Five minutes before the first plane hit the first tower, I was wheeled into surgery, sedated.
By the time I came out from sedation, the second tower had already collapsed.
So 9/11 was never quite real for me. I mean, I understand that it happened; heck, I was actually in the World Trade Center several times, and have a very strong memory of standing at the base of one, looking up, and getting a really weird feeling of vertigo.
But whatever the change was to the national character that 9/11 caused, well, I never got that. I never decided that torture was really okay as long as it was done to other people. I never agreed that we didn’t need habeas corpus or the right to privacy.

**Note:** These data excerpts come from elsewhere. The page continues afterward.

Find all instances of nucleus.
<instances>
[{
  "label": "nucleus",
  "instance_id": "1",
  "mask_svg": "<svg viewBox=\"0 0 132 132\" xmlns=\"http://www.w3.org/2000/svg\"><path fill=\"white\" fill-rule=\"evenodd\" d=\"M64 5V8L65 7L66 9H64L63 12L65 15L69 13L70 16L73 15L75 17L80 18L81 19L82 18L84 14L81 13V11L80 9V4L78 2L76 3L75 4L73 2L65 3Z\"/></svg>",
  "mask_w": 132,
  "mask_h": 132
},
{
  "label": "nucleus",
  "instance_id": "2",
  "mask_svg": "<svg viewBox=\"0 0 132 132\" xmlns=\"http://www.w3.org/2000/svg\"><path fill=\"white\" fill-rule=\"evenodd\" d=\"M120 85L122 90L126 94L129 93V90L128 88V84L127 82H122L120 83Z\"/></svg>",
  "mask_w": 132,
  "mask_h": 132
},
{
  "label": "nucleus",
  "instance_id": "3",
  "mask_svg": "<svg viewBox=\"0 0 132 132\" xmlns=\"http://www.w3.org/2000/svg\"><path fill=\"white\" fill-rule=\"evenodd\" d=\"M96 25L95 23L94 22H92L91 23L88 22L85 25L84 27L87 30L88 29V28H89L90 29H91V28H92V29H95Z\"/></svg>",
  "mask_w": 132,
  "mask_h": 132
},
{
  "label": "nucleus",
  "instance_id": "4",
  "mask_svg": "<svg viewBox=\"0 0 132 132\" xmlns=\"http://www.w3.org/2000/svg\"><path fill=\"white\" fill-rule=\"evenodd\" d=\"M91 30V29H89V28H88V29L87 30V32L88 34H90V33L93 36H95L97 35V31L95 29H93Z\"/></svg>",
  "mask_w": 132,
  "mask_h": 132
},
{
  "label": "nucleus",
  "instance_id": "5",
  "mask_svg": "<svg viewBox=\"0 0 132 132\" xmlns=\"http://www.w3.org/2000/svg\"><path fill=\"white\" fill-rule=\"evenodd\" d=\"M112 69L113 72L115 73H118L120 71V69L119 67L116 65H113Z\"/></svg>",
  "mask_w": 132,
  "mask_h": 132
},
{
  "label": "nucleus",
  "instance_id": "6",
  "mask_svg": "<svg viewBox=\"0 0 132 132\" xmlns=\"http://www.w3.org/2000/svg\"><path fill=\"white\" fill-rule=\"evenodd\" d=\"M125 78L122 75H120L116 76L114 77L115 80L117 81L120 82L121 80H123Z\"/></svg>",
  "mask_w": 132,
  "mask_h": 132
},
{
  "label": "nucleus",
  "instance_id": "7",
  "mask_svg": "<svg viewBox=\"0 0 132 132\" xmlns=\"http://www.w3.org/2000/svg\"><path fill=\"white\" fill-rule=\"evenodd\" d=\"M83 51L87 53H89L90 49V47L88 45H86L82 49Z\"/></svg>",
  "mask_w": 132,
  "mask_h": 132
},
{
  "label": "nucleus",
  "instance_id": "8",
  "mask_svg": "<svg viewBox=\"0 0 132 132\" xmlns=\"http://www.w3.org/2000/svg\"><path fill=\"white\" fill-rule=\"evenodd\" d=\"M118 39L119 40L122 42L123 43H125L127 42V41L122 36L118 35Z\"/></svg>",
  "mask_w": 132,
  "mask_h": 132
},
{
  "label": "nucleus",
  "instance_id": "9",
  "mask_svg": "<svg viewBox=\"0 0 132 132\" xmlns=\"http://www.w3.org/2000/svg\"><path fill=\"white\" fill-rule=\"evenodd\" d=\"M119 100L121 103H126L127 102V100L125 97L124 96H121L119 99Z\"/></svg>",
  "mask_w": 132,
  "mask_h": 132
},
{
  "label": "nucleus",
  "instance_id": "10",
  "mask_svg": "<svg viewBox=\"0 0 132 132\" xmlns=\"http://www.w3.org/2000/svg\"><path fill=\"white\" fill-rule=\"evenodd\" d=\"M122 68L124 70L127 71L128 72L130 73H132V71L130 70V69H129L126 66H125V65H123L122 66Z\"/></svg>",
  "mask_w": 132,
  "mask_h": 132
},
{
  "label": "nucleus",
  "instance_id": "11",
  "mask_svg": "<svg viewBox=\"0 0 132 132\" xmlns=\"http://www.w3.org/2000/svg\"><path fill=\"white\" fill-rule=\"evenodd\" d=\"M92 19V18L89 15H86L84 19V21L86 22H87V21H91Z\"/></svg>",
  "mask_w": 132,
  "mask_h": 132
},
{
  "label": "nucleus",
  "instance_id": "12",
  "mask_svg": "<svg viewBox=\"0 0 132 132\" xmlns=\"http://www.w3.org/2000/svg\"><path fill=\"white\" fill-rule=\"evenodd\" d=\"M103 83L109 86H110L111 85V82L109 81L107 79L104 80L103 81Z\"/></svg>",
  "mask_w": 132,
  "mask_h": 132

I never “got” why it was now necessary to give up the freedoms our Founding Father fought for, in exchange for security that turned out to be a chimera.
I’m the man without a 9/11. It left me feeling lonely and confused for many years.
One more thing: just to be clear, I am not anti-military. I have friends and family members who are or were in the military, all of whom served in Iraq. One, a career officer, left the Air Force as a result of her experiences there. And she was as gung-ho about the military as anyone I’ve ever known.
I’ve never understood why “supporting” the military was supposed to mean constantly shoving them back into disastrous war zones and regime change schemes without adequate supplies or planning. Why somehow it was “patriotic” to treat our men and women in uniform like the toy soldiers of some spoiled rich kid, determined to throw them into battle again and again until they were all used up – because, after all, he could always buy some more.
No, I never really “got” 9/11. But between you and me, I hope that even if I hadn’t been in surgery when it happened, I’d still feel the same way.